Bennieville is where fun, fish are


June 05, 1994|By PETER BAKER

RIDGE -- By early afternoon Thursday, the skies had cleared, the wind was down to a loud whisper, and Billy Parks' Over the Hill Gang and The Cisco Kid were doing their damnedest to break the bank at Bennieville.

But the morning had been a long, hard ride.

Shortly after sunrise, the northwest wind had been up, as Parks, Bennie Mitchell, Abner Sacks and Steve Mitchell gathered on the dock at Scheible's Fishing Center.

"Eighteen to 22 knots in here," Capt. Bruce Scheible was saying as he looked upwind across Smith Creek from the Ellen S., which was loaded with baskets of frozen fish and soft crabs. "It's probably stronger outside. Though I can't believe it's going to blow all day like they say it will."

For the Over the Hill Gang, however, there was an issue of greater concern -- the engine box was covered with gear.

"How are we going to play cards with all that stuff up there Capt. Bruce?" says Billy, 74, as Scheible steers the Ellen S. away from the dock. "Got a new deck and a pocket of change -- and I know that I am going to take Abner's and Bennie's money."

"That would be the first time, wouldn't it?" says Bennie, 64, moving coolers and clothing and pulling a deck chair to the playing table.

Abner, at 75, is an adjunct professor of economics at Northern Virginia Community College. He had careers in the military and with the Bureau of Economic Analysis. He closes a side shutter to block the wind, and the game begins.

And the Ellen S. rumbles down the creek to the Potomac River and out beyond Point Lookout to the Middle Grounds, rolling easily in the troughs of 4-foot cross seas, while the players pitch their cards, and nickels and dimes change hands as freely as conversation flows among friends who have fished together for more than 15 years.

Scheible, meanwhile, has his eye on the weather and his thoughts on whether the bluefish that have been taking baits fast and furious for the past week will be off the bite.
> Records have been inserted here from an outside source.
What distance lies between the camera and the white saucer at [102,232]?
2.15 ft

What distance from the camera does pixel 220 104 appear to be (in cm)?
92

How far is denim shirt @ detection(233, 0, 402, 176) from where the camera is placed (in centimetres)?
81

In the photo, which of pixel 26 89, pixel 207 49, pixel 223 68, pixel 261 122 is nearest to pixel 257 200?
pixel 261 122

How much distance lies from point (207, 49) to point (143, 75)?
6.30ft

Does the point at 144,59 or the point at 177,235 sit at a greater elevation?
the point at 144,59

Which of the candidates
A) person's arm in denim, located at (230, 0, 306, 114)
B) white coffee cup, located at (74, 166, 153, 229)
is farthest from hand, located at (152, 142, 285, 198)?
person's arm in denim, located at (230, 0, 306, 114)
Whether discretion might be the better part of valor.

"Don't know about this wind," Scheible says as we pass south of the wreck of the American Mariner. "Every bit of 25 knots at times. But if the waves don't knock us all silly, the boat will be all right and you just never know what the blues are going to do."

With the Ellen S. swinging at anchor in about 30 feet of water on the Middle Grounds and Scheible grinding frozen fish into chum, the card game breaks up. Parks is up a dime.

"Told you I'd take their money," says Billy, retired from the federal government for nearly 20 years and now in corporate development with Labat-Anderson Inc. of Arlington, Va. "Though wish I had taken it all.

"First catch takes a dollar from everyone."

Abner, after quick analysis of the situation, while getting his rod and moving his deck chair to the rail, adds, "But it has to be of legal size and it has to have scales!"

Bennie, also retired from the federal government since the 1970s, says, "If it's a fish, it has to have scales, Abbie, and I guarantee I will take your dollar."

Shortly, with Scheible spooning out a slick of chum that winds away south toward Smith Point, Bennie has a slight bend in his fishing rod and a grin on his face.

"Fish on," he says. "Get those dollars ready."

The fish brought to the boat is an oyster toad, and Bennie misses his chance to take the first fish pool, Abner says, because toads don't have scales.

Bennie, of course, argues with good nature that a fish is a fish is a fish, a dollar is a dollar is a dollar, and the pool should be his.

The pool later goes to an on-board observer for a 2-pound bluefish, one of only a handful that come up into the chum line over the period of a couple of hours.

Scheible, deciding that the wind does indeed have the tide out of phase, pulls anchor and runs the Ellen S. north-northeast toward the Mud Leads, a 30- to 40-foot trough on the eastern edge of the Middle Grounds west of Smith Island.

The wind has fallen off somewhat, the cloud cover is thinning from the west and Scheible has his mind set on catching sea trout and hardheads on soft crab and squid baits.

"Hardheads are better this year than at any time in almost 30 years," says Scheible, who has been a charterboat captain on Maryland's lower bay for as many years. "They are big, they are plentiful -- and they will hit soft crab with surprising passion."

Abner, meanwhile, is taking a ribbing from Billy, who is recalling a trip last season when Martha Sacks was catching fish nonstop and her husband couldn't catch a cold.

"You remember, don't you, Abbie?" Billy is saying and winking at Bennie and The Cisco Kid, Billy's 18-year-old grandson. "Martha hooked another fish, turned and asked if you wanted to reel in just one?"

Abner smiles, sends his double-hook rig to the bottom and says softly, "Yes, I remember. And today, it seems, has been too much the same."

Abner and the Cisco Kid have yet to catch a fish, and it is well past noon.